A muffled clatter of bowls and pots came from the next room where Uncle was busy with the breakfast. My retinue, curled up on their sleeping cots, were still watching their morning dreams. I walked on tiptoes past Fluffster snoring over the cogitator and headed to the kitchen to help Uncle and have the first cup of fresh recaff or even coffee.

I pushed the door, and a stripe of light fell on Angel's corner. The blanket had slipped off the empty cot. His armour stacked at the headboard was gone. With a sudden sick feeling in my stomach, I reached for my pistol.

'Morning, lassie!' Uncle called out from the next room. 'We've got an unopened package of coffee in the lower drawer.'

He turned his head from the bacon he was slicing and pressed the side button of the coffee machine.

I shook my head. 'Snacks can wait a bit, Uncle. Have you seen Angel?'

'Poor boy.' Uncle sighed and leaned over to pull a bunch of green onions from the portable fridge. 'I bet he saw another nightmare. He leapt up like crazy an hour ago. Didn't tell me anything. Just carried his armour parts to the outer hall. Everything is going bonkers now. A good munch might cheer him up.'

I breathed in and closed my eyes. My psychic glance slipped through the rooms, to the corridor. Angel's soulfire was out of my reach. Only a fading trace behind the compartment door.

I shoved the pistol back, drank a full cup of coffee in a single gulp. 'A few minutes, Uncle. Don't tell the others anything right now.'

My heart sank at the image that popped up against my will. Feathers, white and red, scattered over the bridge. The Grim had been sure we were powerless to struggle against the bad blood all brothers of the Ninth share. One way or another, the Red Thirst or the Black Rage found their way to turn a noble man into a beast or a vengeful loon. But still, the former seemed scarier, a random thought struck me. A call of hunger that had been singing in Angel's ears as we were flying to the Casbah. It came alive where the trace of the Great Devourer was found. Fluffster knew the reason but refused to tell it. Maybe Angel did as well. Was it too scary even for a full-fledged Inquisitor?
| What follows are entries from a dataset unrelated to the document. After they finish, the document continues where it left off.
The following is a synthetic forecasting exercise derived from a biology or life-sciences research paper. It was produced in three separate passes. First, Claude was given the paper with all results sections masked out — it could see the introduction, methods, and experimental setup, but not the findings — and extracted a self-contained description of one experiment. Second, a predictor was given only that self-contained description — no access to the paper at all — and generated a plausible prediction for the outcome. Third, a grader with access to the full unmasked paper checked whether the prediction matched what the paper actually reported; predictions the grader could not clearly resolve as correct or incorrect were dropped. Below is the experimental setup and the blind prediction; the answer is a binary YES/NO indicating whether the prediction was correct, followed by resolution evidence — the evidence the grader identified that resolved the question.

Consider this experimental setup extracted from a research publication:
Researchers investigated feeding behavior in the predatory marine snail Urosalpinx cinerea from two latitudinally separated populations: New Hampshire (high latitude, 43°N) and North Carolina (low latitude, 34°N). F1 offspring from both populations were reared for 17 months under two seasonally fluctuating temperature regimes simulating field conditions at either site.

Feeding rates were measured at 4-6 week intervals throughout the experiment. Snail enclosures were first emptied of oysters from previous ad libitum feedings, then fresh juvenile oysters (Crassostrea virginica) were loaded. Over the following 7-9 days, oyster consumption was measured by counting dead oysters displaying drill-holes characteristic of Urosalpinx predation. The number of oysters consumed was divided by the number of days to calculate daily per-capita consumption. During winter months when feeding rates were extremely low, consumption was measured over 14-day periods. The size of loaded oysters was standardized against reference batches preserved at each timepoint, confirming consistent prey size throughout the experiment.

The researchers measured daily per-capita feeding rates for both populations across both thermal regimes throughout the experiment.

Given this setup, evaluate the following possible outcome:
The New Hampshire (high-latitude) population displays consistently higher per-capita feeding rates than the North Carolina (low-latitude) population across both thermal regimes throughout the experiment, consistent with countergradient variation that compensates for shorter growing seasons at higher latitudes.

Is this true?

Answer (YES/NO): NO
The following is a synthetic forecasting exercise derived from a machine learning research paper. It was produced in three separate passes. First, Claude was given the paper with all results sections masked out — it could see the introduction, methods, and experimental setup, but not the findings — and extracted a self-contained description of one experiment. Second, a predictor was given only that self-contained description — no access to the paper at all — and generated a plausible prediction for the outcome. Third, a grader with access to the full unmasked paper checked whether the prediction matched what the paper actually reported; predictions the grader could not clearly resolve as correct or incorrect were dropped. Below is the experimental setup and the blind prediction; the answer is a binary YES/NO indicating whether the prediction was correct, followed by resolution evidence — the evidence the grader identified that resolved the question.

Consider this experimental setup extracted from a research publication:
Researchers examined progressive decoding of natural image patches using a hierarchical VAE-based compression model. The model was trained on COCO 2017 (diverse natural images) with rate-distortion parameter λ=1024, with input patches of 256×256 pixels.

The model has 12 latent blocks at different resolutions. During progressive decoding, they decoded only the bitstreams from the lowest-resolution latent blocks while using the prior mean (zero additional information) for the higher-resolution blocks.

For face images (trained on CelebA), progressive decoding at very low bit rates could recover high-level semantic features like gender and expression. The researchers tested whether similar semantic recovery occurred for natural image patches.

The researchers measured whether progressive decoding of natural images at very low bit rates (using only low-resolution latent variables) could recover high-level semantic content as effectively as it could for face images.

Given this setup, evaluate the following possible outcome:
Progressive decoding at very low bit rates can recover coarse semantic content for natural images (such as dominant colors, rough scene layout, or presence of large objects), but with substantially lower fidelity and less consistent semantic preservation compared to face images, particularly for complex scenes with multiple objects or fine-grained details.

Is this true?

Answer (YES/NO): NO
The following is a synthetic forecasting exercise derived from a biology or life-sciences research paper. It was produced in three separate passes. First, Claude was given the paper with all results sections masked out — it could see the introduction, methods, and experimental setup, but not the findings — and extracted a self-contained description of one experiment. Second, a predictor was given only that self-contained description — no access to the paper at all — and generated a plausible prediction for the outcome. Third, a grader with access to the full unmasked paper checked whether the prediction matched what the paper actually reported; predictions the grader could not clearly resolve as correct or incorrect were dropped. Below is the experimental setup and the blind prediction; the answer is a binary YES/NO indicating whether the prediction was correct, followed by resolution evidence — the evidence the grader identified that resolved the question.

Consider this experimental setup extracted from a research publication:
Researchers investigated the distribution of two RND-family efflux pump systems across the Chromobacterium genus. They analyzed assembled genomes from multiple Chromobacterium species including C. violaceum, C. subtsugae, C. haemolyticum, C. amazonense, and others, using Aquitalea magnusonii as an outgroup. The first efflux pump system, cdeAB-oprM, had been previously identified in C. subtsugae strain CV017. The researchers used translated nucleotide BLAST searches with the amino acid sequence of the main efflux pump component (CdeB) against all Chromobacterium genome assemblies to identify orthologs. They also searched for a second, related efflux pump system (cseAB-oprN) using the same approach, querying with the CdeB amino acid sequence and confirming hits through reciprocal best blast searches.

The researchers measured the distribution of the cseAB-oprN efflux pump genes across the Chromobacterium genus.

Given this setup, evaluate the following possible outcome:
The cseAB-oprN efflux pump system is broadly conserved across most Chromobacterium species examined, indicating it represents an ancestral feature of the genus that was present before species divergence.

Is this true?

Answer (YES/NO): NO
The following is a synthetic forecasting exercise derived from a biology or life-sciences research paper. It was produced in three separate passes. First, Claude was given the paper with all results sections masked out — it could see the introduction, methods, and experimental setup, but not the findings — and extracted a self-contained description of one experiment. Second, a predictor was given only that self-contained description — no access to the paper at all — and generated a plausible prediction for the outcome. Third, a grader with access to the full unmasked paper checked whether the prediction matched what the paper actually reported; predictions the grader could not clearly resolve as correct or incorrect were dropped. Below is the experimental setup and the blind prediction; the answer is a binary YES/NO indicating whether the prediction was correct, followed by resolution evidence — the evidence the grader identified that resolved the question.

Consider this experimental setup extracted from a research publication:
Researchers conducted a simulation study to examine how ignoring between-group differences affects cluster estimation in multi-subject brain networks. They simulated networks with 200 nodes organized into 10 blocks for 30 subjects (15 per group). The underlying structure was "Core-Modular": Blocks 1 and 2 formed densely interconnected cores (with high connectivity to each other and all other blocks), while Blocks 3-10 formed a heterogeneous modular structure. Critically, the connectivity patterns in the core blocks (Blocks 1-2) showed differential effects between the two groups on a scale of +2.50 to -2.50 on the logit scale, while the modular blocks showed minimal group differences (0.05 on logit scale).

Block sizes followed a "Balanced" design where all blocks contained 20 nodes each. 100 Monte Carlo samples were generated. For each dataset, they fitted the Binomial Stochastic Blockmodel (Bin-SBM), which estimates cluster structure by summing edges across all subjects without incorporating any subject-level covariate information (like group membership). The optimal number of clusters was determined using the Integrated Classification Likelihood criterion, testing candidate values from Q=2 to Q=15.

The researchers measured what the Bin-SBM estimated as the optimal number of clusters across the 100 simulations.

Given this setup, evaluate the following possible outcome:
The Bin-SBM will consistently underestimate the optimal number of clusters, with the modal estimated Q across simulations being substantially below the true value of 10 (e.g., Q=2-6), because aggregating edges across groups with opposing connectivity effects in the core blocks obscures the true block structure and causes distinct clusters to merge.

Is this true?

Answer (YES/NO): NO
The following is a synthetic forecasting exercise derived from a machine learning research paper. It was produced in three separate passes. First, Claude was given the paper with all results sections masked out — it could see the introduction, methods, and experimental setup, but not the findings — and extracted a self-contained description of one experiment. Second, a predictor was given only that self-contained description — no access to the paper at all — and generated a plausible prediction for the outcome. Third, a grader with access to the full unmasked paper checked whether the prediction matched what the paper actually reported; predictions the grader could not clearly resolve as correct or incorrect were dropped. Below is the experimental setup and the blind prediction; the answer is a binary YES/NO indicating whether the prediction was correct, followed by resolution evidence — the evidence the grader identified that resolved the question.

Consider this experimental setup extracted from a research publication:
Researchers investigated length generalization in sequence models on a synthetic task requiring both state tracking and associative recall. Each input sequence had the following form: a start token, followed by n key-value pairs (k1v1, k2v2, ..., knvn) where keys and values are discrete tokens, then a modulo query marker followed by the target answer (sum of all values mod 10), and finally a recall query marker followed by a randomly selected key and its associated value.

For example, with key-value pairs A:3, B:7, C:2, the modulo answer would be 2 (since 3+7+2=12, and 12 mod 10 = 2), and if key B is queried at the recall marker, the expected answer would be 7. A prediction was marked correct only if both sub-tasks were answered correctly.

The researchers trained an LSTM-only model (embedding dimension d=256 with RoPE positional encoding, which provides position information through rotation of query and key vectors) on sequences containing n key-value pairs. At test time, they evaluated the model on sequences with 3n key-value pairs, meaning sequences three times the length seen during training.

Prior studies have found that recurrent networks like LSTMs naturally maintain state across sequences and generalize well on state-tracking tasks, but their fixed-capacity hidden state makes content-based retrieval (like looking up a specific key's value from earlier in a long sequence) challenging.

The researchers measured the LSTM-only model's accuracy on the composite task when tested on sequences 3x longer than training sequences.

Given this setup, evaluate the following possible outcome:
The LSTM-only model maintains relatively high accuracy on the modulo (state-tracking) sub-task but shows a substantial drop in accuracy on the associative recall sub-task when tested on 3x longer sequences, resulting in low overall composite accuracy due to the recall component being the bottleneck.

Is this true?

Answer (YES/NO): NO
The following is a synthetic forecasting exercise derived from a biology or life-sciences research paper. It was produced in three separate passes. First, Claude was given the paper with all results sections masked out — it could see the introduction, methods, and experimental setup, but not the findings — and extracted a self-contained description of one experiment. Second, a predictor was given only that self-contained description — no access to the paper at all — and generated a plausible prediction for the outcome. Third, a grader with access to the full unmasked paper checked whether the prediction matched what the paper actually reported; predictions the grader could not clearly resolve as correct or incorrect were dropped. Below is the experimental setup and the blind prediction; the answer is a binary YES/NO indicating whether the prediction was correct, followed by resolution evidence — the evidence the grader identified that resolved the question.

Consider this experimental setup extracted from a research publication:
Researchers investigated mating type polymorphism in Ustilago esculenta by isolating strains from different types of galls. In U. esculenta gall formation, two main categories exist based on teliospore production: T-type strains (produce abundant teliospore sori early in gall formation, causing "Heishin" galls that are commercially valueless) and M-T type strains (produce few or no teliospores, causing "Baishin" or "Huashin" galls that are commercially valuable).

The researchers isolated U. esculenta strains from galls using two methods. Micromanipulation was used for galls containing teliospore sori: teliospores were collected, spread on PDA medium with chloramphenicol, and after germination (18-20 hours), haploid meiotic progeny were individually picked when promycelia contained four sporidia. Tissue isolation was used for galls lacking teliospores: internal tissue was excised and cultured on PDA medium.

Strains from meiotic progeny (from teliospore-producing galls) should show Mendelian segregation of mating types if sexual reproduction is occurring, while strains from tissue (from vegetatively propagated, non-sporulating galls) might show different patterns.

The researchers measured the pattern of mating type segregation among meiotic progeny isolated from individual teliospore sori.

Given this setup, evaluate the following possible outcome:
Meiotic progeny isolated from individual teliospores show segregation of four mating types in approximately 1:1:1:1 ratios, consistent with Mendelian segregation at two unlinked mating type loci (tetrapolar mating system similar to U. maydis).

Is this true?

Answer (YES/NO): NO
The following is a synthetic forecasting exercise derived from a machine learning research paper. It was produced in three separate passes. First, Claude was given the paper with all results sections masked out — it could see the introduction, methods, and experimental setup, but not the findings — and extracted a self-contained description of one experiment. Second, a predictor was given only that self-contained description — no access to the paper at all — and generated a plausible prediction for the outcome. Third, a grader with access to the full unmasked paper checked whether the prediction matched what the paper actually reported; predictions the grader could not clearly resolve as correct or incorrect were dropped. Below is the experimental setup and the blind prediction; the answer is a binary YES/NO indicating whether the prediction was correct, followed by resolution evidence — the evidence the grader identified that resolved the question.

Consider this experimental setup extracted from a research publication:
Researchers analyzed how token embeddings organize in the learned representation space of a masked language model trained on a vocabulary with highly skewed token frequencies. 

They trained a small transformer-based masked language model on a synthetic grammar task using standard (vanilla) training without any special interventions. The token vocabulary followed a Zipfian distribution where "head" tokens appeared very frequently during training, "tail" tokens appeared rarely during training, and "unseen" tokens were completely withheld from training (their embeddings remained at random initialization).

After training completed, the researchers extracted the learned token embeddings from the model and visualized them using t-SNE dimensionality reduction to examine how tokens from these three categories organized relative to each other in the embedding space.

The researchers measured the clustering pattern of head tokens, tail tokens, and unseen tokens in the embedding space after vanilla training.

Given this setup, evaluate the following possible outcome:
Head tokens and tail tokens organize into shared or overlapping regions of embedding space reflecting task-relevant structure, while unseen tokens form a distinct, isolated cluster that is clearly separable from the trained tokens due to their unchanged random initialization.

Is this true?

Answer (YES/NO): NO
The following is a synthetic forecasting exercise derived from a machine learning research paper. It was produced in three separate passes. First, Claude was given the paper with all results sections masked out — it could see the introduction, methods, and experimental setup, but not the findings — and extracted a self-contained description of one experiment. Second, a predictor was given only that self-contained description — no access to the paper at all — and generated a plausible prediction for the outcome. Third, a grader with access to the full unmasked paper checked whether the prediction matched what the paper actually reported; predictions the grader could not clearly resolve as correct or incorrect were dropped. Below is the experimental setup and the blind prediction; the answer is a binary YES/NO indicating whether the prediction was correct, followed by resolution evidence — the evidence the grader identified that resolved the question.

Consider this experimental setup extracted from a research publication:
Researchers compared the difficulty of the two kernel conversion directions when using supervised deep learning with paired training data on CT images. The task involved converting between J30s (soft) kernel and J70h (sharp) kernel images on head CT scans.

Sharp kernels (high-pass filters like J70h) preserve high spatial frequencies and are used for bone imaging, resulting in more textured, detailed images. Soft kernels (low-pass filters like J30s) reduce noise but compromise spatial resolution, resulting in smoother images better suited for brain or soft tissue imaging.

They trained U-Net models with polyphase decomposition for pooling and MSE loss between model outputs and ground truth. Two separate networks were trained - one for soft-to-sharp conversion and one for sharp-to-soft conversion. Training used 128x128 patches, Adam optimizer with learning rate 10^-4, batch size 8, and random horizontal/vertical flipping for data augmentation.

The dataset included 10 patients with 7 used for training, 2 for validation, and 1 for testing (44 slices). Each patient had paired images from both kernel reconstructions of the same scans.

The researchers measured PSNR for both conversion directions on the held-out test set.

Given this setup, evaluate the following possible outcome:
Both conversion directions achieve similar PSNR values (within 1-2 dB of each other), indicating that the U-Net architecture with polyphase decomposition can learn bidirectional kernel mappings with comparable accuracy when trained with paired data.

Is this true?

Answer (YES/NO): NO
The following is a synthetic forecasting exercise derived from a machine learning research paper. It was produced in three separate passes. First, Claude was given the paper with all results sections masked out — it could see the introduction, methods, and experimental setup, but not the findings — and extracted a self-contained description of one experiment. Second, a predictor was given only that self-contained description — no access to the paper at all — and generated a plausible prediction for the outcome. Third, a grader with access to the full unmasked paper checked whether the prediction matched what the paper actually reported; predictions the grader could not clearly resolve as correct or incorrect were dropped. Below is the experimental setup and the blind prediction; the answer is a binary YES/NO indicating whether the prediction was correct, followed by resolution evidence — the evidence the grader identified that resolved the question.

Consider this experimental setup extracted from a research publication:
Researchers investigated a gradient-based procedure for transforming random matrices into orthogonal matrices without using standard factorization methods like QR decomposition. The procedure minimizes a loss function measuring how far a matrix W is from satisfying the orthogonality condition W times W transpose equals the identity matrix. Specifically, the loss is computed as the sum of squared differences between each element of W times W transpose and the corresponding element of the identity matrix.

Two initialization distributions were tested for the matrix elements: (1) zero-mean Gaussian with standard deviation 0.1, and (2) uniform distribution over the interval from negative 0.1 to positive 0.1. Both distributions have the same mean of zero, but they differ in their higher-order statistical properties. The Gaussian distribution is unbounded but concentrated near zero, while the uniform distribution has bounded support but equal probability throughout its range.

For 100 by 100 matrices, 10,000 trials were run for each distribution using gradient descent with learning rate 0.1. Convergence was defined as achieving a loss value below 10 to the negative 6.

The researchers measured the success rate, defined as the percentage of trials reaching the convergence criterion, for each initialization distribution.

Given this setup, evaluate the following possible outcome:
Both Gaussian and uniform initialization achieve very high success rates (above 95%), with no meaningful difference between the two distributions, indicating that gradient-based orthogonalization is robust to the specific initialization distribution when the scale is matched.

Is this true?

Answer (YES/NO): YES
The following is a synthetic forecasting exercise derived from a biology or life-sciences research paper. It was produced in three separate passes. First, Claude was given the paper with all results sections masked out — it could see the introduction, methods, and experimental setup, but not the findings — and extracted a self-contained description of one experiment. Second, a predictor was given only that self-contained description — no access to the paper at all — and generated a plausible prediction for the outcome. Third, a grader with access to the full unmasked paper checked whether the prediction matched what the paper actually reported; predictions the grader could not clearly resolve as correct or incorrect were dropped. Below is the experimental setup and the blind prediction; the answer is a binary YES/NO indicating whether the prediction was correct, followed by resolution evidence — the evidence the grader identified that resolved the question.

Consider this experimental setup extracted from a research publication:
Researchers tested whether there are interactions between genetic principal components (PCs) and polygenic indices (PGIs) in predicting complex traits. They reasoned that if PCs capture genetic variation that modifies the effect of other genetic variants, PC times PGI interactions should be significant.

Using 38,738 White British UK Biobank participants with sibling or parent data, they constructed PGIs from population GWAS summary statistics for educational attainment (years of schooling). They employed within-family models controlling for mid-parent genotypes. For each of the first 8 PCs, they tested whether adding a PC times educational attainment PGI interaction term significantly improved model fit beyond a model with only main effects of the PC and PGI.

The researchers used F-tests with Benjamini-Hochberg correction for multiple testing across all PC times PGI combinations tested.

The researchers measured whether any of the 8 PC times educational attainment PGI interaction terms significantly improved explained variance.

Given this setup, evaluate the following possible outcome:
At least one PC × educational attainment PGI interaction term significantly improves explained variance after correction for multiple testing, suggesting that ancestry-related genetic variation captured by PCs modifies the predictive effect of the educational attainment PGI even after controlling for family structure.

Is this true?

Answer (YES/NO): YES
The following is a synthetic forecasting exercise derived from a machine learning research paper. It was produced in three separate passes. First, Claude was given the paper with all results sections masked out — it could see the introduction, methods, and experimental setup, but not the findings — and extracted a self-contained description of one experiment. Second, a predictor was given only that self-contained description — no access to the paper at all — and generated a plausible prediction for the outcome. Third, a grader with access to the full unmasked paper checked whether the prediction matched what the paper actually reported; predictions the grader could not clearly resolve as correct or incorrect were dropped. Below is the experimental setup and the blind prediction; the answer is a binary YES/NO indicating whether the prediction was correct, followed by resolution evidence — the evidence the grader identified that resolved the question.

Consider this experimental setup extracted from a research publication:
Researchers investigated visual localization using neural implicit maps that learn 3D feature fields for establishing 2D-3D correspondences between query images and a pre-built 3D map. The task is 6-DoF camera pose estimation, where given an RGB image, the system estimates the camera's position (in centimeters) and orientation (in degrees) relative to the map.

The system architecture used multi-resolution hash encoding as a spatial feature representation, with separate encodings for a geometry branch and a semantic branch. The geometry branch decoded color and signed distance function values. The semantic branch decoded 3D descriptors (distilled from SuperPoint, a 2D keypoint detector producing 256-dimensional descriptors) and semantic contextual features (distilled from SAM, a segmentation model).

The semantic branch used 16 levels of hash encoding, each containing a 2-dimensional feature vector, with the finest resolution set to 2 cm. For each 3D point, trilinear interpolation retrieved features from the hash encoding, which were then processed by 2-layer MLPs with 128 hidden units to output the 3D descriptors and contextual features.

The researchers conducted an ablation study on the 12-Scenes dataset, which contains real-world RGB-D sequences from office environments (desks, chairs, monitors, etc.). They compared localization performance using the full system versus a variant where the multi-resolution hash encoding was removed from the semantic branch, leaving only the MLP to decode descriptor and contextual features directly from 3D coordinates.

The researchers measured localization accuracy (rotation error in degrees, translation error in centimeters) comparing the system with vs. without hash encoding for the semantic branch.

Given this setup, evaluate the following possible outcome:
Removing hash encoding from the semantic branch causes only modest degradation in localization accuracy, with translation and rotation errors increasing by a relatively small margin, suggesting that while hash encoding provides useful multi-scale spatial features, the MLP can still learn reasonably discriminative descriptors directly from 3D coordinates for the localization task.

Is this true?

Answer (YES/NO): NO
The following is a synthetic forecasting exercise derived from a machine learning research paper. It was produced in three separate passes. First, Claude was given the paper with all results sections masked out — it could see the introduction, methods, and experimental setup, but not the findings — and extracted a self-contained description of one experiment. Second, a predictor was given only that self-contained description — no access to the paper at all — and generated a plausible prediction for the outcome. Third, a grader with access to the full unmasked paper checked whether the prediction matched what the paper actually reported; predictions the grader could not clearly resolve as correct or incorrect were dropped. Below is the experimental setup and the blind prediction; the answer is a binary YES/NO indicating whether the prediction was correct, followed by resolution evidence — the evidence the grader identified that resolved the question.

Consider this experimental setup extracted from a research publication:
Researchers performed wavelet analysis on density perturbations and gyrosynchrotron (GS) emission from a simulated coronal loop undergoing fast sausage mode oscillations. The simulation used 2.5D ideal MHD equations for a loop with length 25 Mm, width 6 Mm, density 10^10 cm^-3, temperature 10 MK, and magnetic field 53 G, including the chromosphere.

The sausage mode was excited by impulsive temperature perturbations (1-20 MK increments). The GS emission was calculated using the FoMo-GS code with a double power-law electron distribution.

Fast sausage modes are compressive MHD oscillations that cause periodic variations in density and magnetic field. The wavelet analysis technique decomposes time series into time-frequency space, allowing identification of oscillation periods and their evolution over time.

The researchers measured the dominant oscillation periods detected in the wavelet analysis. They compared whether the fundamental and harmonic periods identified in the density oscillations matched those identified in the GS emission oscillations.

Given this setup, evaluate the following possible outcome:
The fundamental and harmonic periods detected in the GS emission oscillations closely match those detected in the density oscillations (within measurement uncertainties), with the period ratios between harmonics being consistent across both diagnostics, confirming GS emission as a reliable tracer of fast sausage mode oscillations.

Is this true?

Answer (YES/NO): NO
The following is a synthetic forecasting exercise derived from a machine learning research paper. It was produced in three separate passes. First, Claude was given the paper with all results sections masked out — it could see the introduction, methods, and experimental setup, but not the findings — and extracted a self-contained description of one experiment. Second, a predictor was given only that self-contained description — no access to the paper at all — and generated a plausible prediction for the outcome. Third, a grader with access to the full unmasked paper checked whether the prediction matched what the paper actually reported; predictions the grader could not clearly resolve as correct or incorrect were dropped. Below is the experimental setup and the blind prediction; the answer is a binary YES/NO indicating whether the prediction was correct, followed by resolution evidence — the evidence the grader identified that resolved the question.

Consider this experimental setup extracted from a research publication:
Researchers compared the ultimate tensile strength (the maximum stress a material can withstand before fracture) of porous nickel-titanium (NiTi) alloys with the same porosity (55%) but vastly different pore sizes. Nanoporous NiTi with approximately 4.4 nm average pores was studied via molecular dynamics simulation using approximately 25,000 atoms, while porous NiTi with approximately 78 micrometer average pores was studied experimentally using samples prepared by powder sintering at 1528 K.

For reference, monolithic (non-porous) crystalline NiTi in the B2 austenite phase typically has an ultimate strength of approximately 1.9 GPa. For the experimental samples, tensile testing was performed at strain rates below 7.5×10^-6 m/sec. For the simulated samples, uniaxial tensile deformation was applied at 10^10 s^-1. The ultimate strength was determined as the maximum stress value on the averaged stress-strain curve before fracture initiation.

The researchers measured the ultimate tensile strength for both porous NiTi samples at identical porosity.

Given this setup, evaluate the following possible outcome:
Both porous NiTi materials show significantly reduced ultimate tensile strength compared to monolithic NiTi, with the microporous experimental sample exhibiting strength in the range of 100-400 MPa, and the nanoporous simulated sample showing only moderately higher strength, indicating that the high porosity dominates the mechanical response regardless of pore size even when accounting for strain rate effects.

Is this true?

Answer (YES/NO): NO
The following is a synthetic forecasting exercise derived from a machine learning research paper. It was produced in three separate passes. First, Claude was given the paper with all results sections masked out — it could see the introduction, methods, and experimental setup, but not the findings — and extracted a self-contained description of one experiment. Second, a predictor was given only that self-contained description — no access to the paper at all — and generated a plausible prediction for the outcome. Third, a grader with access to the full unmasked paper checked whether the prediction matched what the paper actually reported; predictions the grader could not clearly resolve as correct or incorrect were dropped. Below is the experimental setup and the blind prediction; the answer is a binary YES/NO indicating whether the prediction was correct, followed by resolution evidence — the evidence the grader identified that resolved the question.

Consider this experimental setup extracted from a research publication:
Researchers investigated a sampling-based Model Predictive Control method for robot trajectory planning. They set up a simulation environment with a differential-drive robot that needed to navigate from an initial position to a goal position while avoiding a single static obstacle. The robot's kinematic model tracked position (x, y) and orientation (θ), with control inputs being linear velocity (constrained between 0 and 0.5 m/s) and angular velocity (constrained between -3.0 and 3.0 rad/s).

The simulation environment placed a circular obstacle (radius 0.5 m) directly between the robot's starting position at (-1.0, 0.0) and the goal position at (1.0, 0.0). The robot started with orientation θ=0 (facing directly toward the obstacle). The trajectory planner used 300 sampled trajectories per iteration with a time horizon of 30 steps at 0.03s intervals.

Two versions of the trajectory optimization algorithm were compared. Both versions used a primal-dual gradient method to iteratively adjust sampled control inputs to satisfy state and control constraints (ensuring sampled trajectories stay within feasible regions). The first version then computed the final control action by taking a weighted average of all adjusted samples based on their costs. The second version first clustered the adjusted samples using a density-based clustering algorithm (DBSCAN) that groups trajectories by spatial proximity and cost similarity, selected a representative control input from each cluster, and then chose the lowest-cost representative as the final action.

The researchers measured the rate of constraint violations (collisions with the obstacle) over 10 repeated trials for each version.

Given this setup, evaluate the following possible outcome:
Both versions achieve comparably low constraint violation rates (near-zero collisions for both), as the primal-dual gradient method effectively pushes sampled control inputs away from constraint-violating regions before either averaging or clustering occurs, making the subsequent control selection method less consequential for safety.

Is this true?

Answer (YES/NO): NO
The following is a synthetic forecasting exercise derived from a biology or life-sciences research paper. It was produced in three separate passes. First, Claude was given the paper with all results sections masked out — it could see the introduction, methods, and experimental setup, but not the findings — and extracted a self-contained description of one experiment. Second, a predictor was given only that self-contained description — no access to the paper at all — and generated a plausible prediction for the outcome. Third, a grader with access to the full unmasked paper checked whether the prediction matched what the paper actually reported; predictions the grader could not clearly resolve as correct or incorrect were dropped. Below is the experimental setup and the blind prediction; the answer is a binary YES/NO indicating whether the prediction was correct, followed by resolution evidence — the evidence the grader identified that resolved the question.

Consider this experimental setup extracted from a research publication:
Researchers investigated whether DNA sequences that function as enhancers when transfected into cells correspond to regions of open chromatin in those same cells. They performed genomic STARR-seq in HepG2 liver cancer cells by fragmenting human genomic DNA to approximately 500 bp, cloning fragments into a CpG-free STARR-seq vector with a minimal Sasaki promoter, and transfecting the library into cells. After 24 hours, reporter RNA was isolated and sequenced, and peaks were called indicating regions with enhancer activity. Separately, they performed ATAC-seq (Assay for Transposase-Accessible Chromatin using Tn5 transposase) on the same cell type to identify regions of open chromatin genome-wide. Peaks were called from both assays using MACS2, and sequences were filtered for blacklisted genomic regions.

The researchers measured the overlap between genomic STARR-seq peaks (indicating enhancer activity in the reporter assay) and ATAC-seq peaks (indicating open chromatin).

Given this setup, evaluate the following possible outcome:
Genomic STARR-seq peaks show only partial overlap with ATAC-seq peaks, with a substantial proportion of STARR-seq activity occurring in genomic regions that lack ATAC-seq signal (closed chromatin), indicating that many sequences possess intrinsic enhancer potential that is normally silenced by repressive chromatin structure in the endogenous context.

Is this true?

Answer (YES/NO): YES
Step by step, I walked out of the compartment, concentrating on the trail. A bit of bad luck, and Angel would rip me to pieces before my friends heard my cries. I walked a few meters further into the corridor until a reddish glint of his fierce aura flashed from the balconies in the end. The worst of the two. Smouldering wrath ready to break out.

He was standing, still as a stone idol, behind the dusty glass of the balcony door, a dark shape against the grey skies. Hand on the doorknob, I lingered for a few seconds. Bluish sparks were running over his activated power blades. Claw marks crossed the smoked fencing.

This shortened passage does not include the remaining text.